Many phrases that we use today come right out of the King James Bible—for example, give up the ghost, my brother’s keeper, the powers that be, the salt of the earth, and arise, shine. Though most of these expressions were coined by Tyndale, all come out of the kjv.
Art, Music, Culture
Many children around the world were taught to read English using the kjv. The dramatic histories of the Old and New Testaments have held captive countless imaginations from the very young to the very old. The kjv’s power to inspire has caused artists to be born and musicians made.
We have a culture filled with high-quality, precious art because of the Bible. Larry Stone, in his beautiful book The Story of the Bible, provides examples of the incredible handcrafted artistic decoration on handwritten copies of the Bible from the Dark and Middle Ages. Although these illustrations are technically not the kjv, it was the high respect for the Word of God that inspired such beauty. Two such works, The Lindisfarne Gospels and The Book of Kells, have such intricate artwork that experts today still cannot fully understand how it was done. Concerning The Book of Kells, Stone reports: “The decorations are highly complex and so intricate that they can be best seen with a magnifying glass, which was not available when the book was created.” Pages of The Lindisfarne Gospels can be seen today in the British Museum.
Consider the classic paintings inspired by Bible history. Caravaggio painted The Conversion of Paul; Rembrandt painted Belshazzar’s Feast; Nicolas Poussin painted The Adoration of the Golden Calf. Some even suggest that Guttenberg invented printing so he could print the Bible. The use of two-color printing was developed to imitate the page decoration of the former hand-painted, hand-written Bibles.
We must not fail to mention the Bible’s impact on some of the most incredible and unforgettable classical music. There is Handel’s Messiah, and Mendelssohn’s Elijah. There is the innumerable list of spiritual songs taken from the Psalms of King David and other biblical texts.
Honestly, we could fill an entire magazine speaking of the impact the kjv has made in our modern world. King James vi and i oversaw the production of a spiritual and cultural phenomenon. His effort inspired the establishment of effective and just government, education and a healthy society. Today at least one book of the Bible is translated into more than 2,400 of the world’s 6,900 living languages. More people can read at least a part of the Bible in their own native tongue than ever before in history.
Yet reading the Bible is not enough. We must learn to understand it, live by it, and be ruled by it. Being ruled by it is the difficult part. Even though our Western world has been built up by the Bible, it is unlikely we will turn to it to save our society.

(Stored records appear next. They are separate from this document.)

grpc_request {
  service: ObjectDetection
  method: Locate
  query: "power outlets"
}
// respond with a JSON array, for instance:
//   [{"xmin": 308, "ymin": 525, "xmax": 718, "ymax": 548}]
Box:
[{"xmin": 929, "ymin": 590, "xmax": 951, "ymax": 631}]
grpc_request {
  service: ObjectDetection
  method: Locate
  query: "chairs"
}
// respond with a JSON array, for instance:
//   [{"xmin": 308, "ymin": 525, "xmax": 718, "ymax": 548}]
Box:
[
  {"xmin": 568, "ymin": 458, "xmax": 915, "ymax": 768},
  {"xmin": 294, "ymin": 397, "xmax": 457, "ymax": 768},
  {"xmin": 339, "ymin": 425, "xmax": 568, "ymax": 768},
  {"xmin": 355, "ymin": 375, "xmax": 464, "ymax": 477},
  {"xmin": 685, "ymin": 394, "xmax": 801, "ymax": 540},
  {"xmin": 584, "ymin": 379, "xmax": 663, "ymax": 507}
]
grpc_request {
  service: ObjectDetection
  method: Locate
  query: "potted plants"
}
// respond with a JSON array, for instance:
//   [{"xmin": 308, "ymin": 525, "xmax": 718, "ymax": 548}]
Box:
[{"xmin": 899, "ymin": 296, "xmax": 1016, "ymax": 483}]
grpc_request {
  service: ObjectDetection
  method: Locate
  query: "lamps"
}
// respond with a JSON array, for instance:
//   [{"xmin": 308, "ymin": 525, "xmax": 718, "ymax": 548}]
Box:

But there is still great hope for us. The Bible that King James vi and i honored so much states without doubt that a new society—in fact, a new world—is going to be built by a descendant of David. This King of kings, Jesus Christ, will use His father David’s throne and Israel’s book to revolutionize and revitalize all humanity (Luke 1:32-33). How blessed we will be to see and experience that wonderful time just ahead of us.